» **Testo estratto**
▬▬▬▬▬▬

Allora, se così è stato, è lecito domandarsi, ma Terni che faceva?
Mentre la politica nazionale costruiva una alternanza matura per il bene del Paese, la politica a Terni cosa costruiva? La maggioranza oltre a sparare un giorno sì e l’altro pure delle cose enormi (una volta l’amministrazione comunale ha adombrato un complotto dell’Unione europea contro Terni per le sanzioni sull’energia, in molte occasioni ha rivolto violentissimi attacchi contro la Magistratura contabile, pochi giorni fa ha rivolto un durissimo attacco al Governo per il decreto sicurezza) che hanno finito per separarla dalle forze imprenditoriali (sono proprio quelle forze che per prime apprezzano la stabilità, la propensione all’innovazione, la sicurezza e l’efficienza anche in politica) è stata in grado a Terni di immaginare e promuovere il cambiamento?
Mi sembra di no, e prescindendo da Mons. Paglia, per evitare giustamente strumentalizzazioni, sembra di capire che ci siano anche importanti aree del centrosinistra che la pensano così.
Allora quello che è importante non sono tanto le diverse conseguenze e armi polemiche che possono discendere al Centrodestra da questa analisi, ma che ci troviamo di fronte a una opportunità, per il bene comune.

▬▬▬▬▬▬

» **Blocco dati**
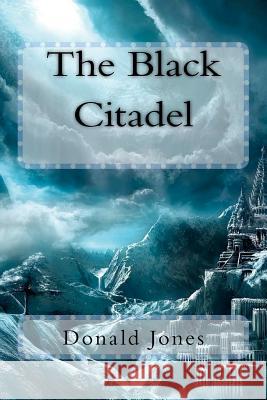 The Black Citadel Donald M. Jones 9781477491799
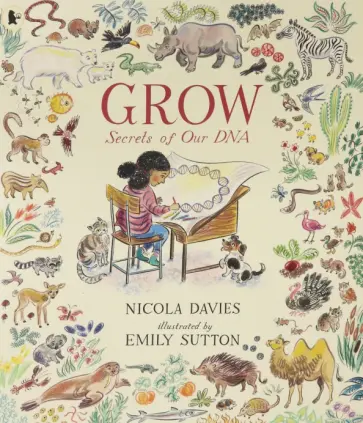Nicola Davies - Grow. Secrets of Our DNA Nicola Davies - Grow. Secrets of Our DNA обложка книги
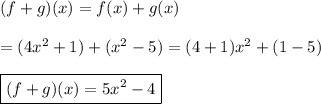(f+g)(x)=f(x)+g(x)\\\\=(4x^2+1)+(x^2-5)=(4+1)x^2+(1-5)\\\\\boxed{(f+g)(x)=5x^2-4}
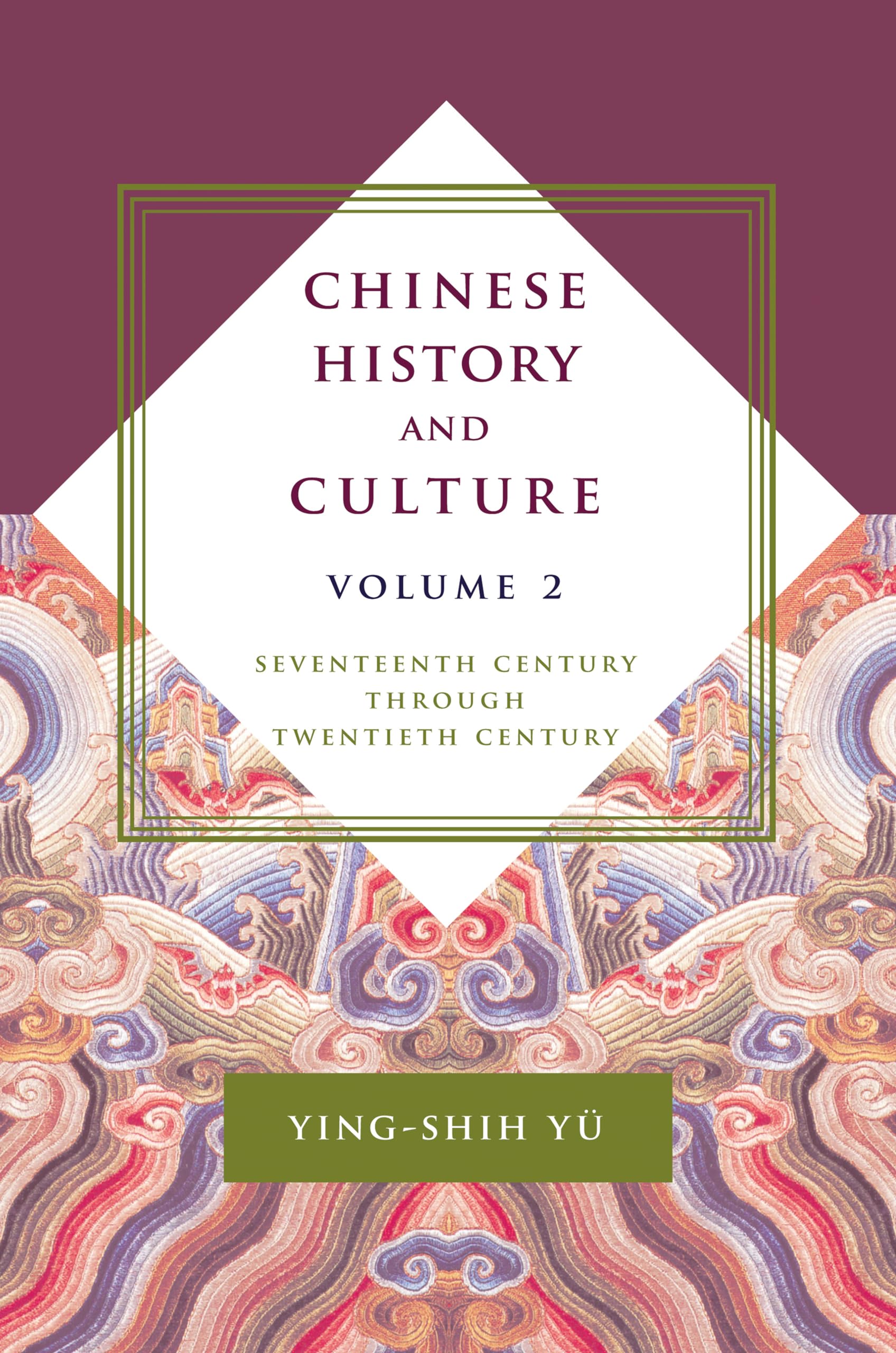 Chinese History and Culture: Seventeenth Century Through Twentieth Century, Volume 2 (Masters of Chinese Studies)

▬▬▬▬▬▬

Prosegui il testo sulla politica a Terni dal punto in cui si interrompe. L'elenco non ha alcun legame con il testo sulla politica a Terni.

Non ci possono però essere semplificazioni da parte di nessuno, pena la perdita della credibilità: mi spiego, a livello nazionale si è dovuti passare per un voto in cui entrambi gli schieramenti proponevano le proprie proposte, unite ad una impostazione di riconoscimento del reciproco ruolo e palese volontà di collaborazione su alcuni temi importanti, che è stata da entrambi rimessa come un unico “pacchetto” al consenso degli elettori. A ben guardare questo è molto simile, o è in qualche modo coerente, con l’iniziativa di Mons. Paglia e con il senso della impostazione Provantini-Nevi.
In effetti il coinvolgimento della opposizione in ruoli cittadini istituzionali non deve essere visto da parte del Centrodestra come una opportunità di potere o, peggio, come una minore opposizione, e questo per due motivi:
1) perché un Centrodestra forte delle proprie ragioni e determinato ad incarnare il cambiamento deve ambire al ruolo di maggioranza, anche culturalmente
2) perché importante non è il segno esteriore (a ben guardare il segno esteriore è perfino in grado di creare qualche problema al Centrodestra), ma i presupposti che si devono determinare per realizzare quel segno esteriore.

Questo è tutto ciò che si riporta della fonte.